Ecole des arts decoratifs - PSL
Title: The Hitchcock Experience - a Spatial Montage project
Description:
This paper describes an ongoing art project exploring the generalization of classical montage theory to the emerging technology of “room scale VR”.
We take the emblematic “crop duster” scene in Alfred Hitchcock's North by Northwest and invite the spectator to experience it “from the inside”.
This raises interesting research issues.
How to inhabit this cinematic story world? How can the traditional tools of cinematography and montage be used to direct the audience in this new kind of experience? How can the rhythm of the spectator's body be matched to the rhythm of George Tomasini’s (Hitchcock’s editor) fast pace editing? And what form can this montage take and for what aesthetic and dramaturgical effects? To answer these questions, we propose the experiment of a montage that adapts in real time to the displacements of the body and the gaze of the spectator, engaging a dialectic between narrative rhythm and bodily rhythm.
We propose new algorithmic tools to transport the audience into the story as originally planned by Hitchcock while at the same time respecting the behaviors of the audience to guide the experience.
In doing so, we seek to create a new form of relationship between the author of a narrative experience in virtual reality and the spectator who explores and activates the experience with his own body.

########

→ **Task 1**
According to the project description, why do the authors propose a montage that adapts in real time to the spectator's movements and gaze? Answer in one to three sentences.
→ **Task 2**
List every question the project description poses about the research issues.
The data that come next are separate from the project description.

→ **Dataset extract**
########

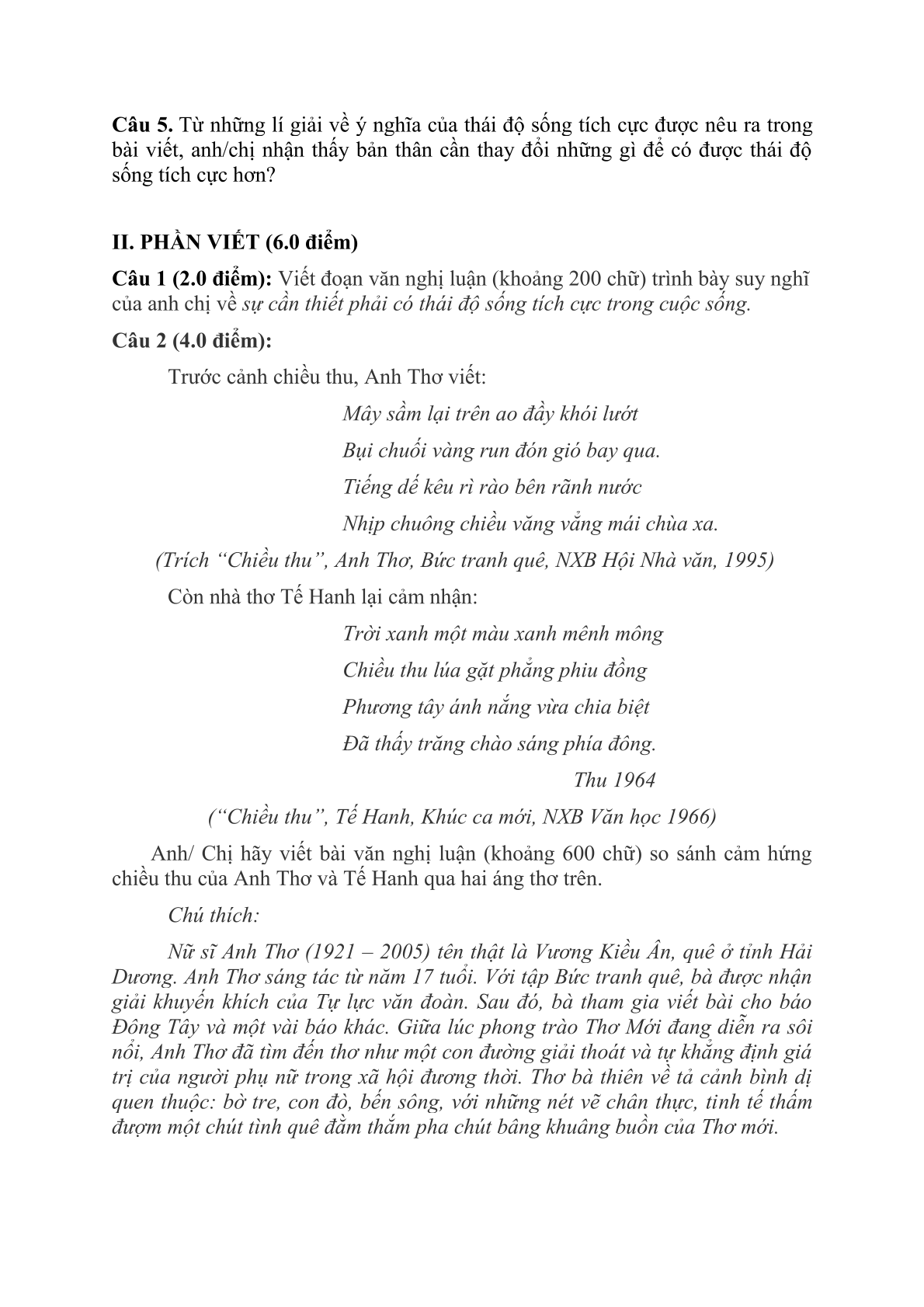 Câu 5. Từ những lí giải về ý nghĩa của thái độ sống tích cực được nêu ra trong bài viết, anh/chị nhận thấy bản thân cần thay đổi những gì để có được thái độ sống tích cực hơn?

II. PHẦN VIẾT (6.0 điểm)

Câu 1 (2.0 điểm): Viết đoạn văn nghị luận (khoảng 200 chữ) trình bày suy nghĩ của anh chị về sự cần thiết phải có thái độ sống tích cực trong cuộc sống.

Câu 2 (4.0 điểm):

Trước cảnh chiều thu, Anh Thơ viết:

Mây sầm lại trên ao đầy khói lướt
Bụi chuối vàng run đón gió bay qua.
Tiếng dế kêu rì rào bên rãnh nước
Nhịp chuông chiều văng vẳng mái chùa xa.

(Trích "Chiều thu", Anh Thơ, Bức tranh quê, NXB Hội Nhà văn, 1995)

Còn nhà thơ Tế Hanh lại cảm nhận:

Trời xanh một màu xanh mênh mông
Chiều thu lúa gặt phẳng phiu đồng
Phương tây ánh nắng vừa chia biệt
Đã thấy trăng chào sáng phía đông.
Thu 1964

("Chiều thu", Tế Hanh, Khúc ca mới, NXB Văn học 1966)

Anh/ Chị hãy viết bài văn nghị luận (khoảng 600 chữ) so sánh cảm hứng chiều thu của Anh Thơ và Tế Hanh qua hai áng thơ trên.

Chú thích:

Nữ sĩ Anh Thơ (1921 – 2005) tên thật là Vương Kiều Ân, quê ở tỉnh Hải Dương. Anh Thơ sáng tác từ năm 17 tuổi. Với tập Bức tranh quê, bà được nhận giải khuyến khích của Tự lực văn đoàn. Sau đó, bà tham gia viết bài cho báo Đông Tây và một vài báo khác. Giữa lúc phong trào Thơ Mới đang diễn ra sôi nổi, Anh Thơ đã tìm đến thơ như một con đường giải thoát và tự khẳng định giá trị của người phụ nữ trong xã hội đương thời. Thơ bà thiên về tả cảnh bình dị quen thuộc: bờ tre, con đò, bến sông, với những nét vẽ chân thực, tinh tế thấm đượm một chút tình quê đằm thắm pha chút bâng khuâng buồn của Thơ mới.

########

→ **Reply 1**
They propose it to answer the research questions the project raises. These questions ask how to inhabit the cinematic story world, how the tools of cinematography and montage can direct the audience, how the rhythm of the spectator's body can match the fast editing, and what form and effects this montage can have.

→ **Reply 2**
- How to inhabit this cinematic story world?
- How can the traditional tools of cinematography and montage be used to direct the audience in this new kind of experience?
- How can the rhythm of the spectator's body be matched to the rhythm of George Tomasini's (Hitchcock's editor) fast pace editing?
- And what form can this montage take and for what aesthetic and dramaturgical effects?